After all the horror of this week I thought a small piece from Francis Kilvert's diary for Thursday, 28th May, l874, might lift the spirits.

"At the dairy is was butter morning and Fair Rosamund was making up the sweet rolls of rich golden butter.  Mrs. Knight says the butter is so golden at this time of year because the cows eat the buttercups.  The reason why the whey is so sweet and wholesome in May and June is because the grass is so full of flowers and young sweet herbs.  When I go to the Common Farm to drink whey I think of my grandmother, my mother's mother, Thermuthis Ashe, then a fair beautiful young girl, and how she used to come across the meadows from the Manor house to this very dairy, and drink whey here every morning during the sweet May Month."

Whey is the liquid remaining after the milk has been curdled and strained. Throughout history it was a popular drink in inns and coffee houses.  When Joseph Pratley was at Daventry Academy (1752-55) he recorded that on the morning of Wednesday, May 22nd, 1754, he "went with a large company to drink whey".  This might have been "wine whey" which was popular then.  Dairy whey remaining from homemade cheese making has many uses.  It is a flour conditioner and can be substituted for skimmed milk in most baked recipes that require milk such as bread, pancakes or muffins.

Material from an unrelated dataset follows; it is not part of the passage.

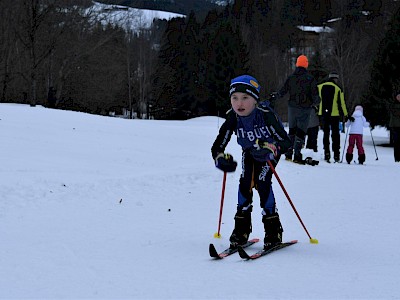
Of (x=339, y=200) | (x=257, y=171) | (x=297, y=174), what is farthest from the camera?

And we all know the nursery rhyme by Dr Thomas Muffet (1553-1604) written for his stepdaughter:
                                                   
                                                       Little Miss Muffet
                                                       Sat on a tuffit
                                                       Eating her curds and whey ......
                                                       Along came a spider
                                                       Who sat down beside her
                                                       And frightened Miss Muffet away


This was first printed in the "Songs for the Nursery" collection published in 1805.  And no wonder Miss Muffet ran away; it probably wasn't the spider that frightened her, but the thought of having to eat curds and whey for breakfast.

                                                                       *

A Valediction

To innocence
to childhood
to youth
to skipping about
to making daisy chains
to looking into the mirror
seeing someone pretty
to wearing gypsy clothes
feeling exotic in them
to flirting and being flirted with
to kissing someone new
drowning in that indescribable
feeling of lust and love
to smoking king size cigarettes
to being passionate about something
daydreaming about a bright future
to changing the world
making poverty unknown
the poor rich

But knowing now the truth
about old age being shite
hello to fudge and ice cold gins
small pleasures and quieter things
                                                                     
                                                                         *

With best wishes, Patricia

2 comments:

Rebecca said...

Very poignant!
By the way, we are going to make Daisy chains when I next come over!

Anonymous said...

A wonderful reminder of love, lust and excitement of youth. Let us not go gently!